One of the popular trends in Hollywood recently has been adapting famous Bible stories into movies. The original popularity of some of these projects such as The Prince of Egypt and The Passion of the Christ spawned a growth in religious and secular portrayals of spiritual stories. Several religious-based film companies have begun releasing films based on biblical principles and attempting to bring Christianity into mainstream entertainment.
Some of these films have sparked controversy, such as Son of God, which has been criticized for portraying Jesus as a model and westernizing the gospel.
This week, Noah, a movie based on the famous biblical character and directed by Darren Aronofsky, will be released. Aronofsky has received criticism for saying that his version of the story would be far removed from biblical tradition.
The scandal that has arisen surrounding the release of Noah raises the question of the purpose of these movies. Aronofsky claims that the movie is a theatrical interpretation, not a spiritual rendering of the story. Cinematically, this makes sense because many biblical stories would not translate well to the big screen without a little tweaking.

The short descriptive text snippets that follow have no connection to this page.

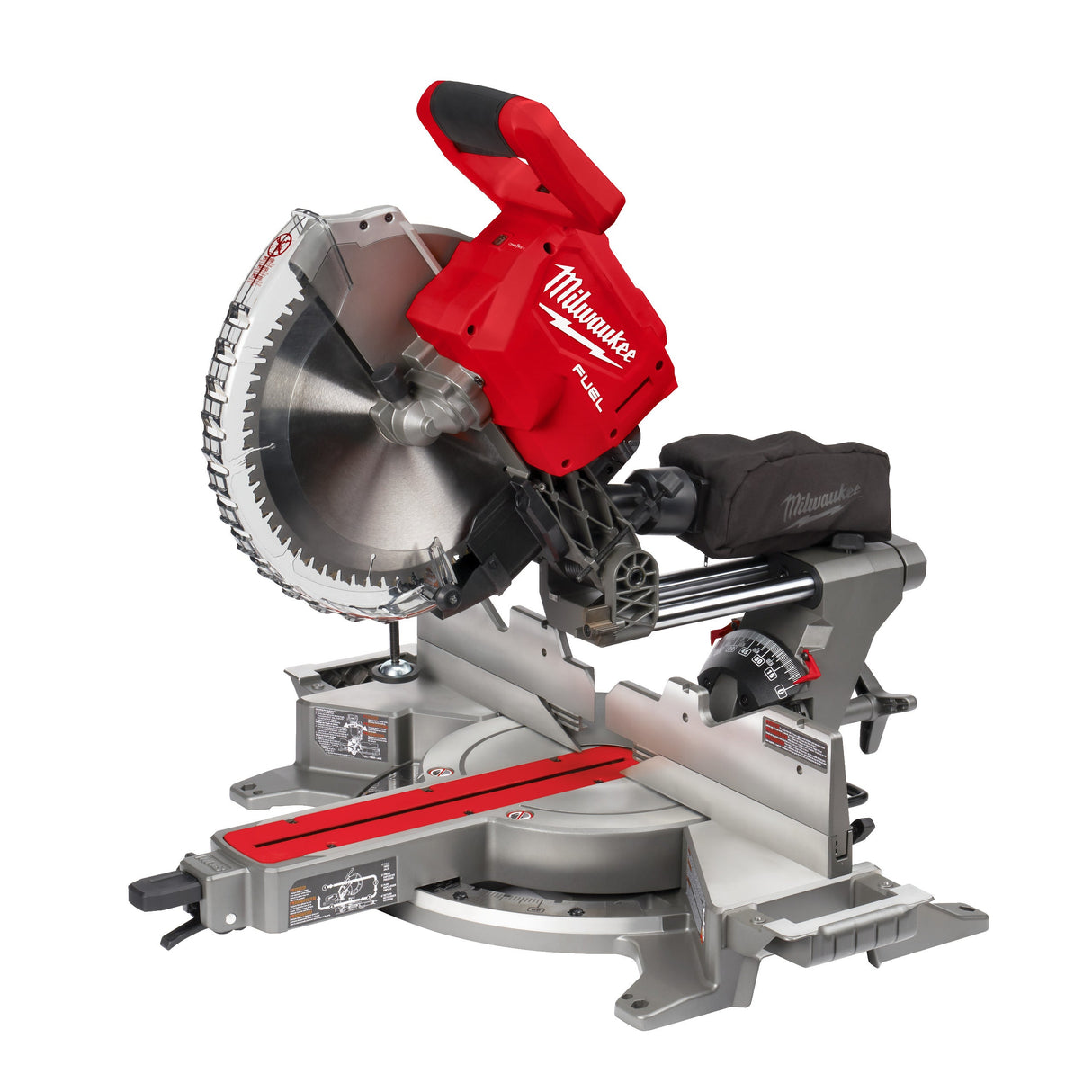 Fierăstrău circular staționar 305 mm M18™ ONE-KEY™ Milwaukee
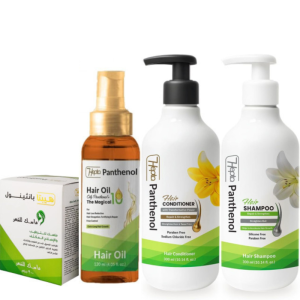 Hepta Hair Collection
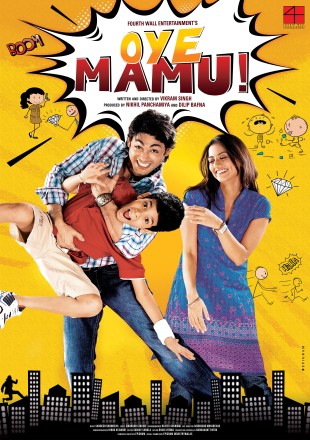 Oye Mamu 2021 Hindi Movie Download || HDRip 720p
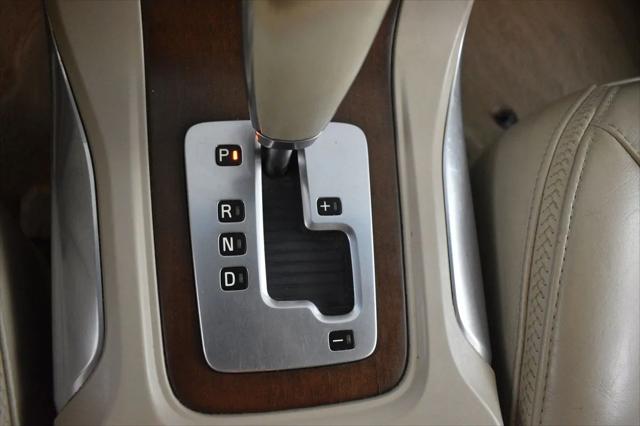 2011 Volvo XC70 3.2L
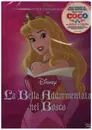 DVD - Walt Disney - La Bella Addormentata nel Bosco / Sleeping Beauty - Italian / English a.o.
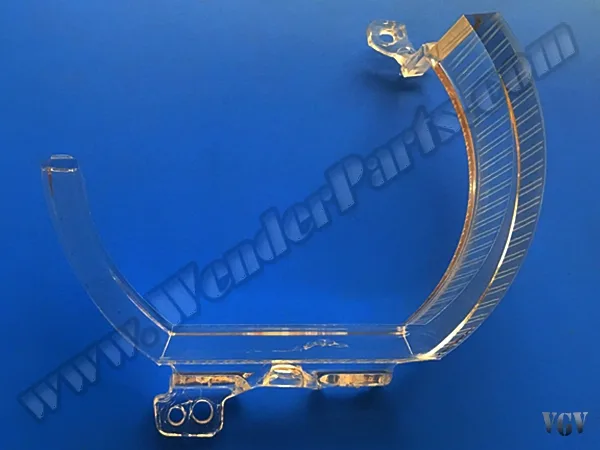 Far Led Yüzüğü F30-LCI Dış Sol; 2016-18 63117419633 | WENDER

The problem with translating the Bible to the big screen is that while the stories are unquestioningly valuable for cultural and spiritual growth, they are not always great for cinematic satisfaction. Movie heroes need to be sympathetic and get us on their side. If Noah allows all the humans on earth to perish so that his family can survive without even struggling with the massacre, audiences are not going to root for Noah.
The Bible wasn’t written for entertainment. Hollywood’s recent attention to biblical narratives is wonderful for providing visual context and sometimes compelling story lines, but is not meant to be a spiritual experience. Audiences expecting Noah to be completely true to the biblical account and engage in a religious experience with the movie will be disappointed. As Christians, we shouldn’t expect movies to be a spiritual experience. It is unrealistic to place our spiritual expectations on secular filmmakers who are seeking to entertain, not evangelize.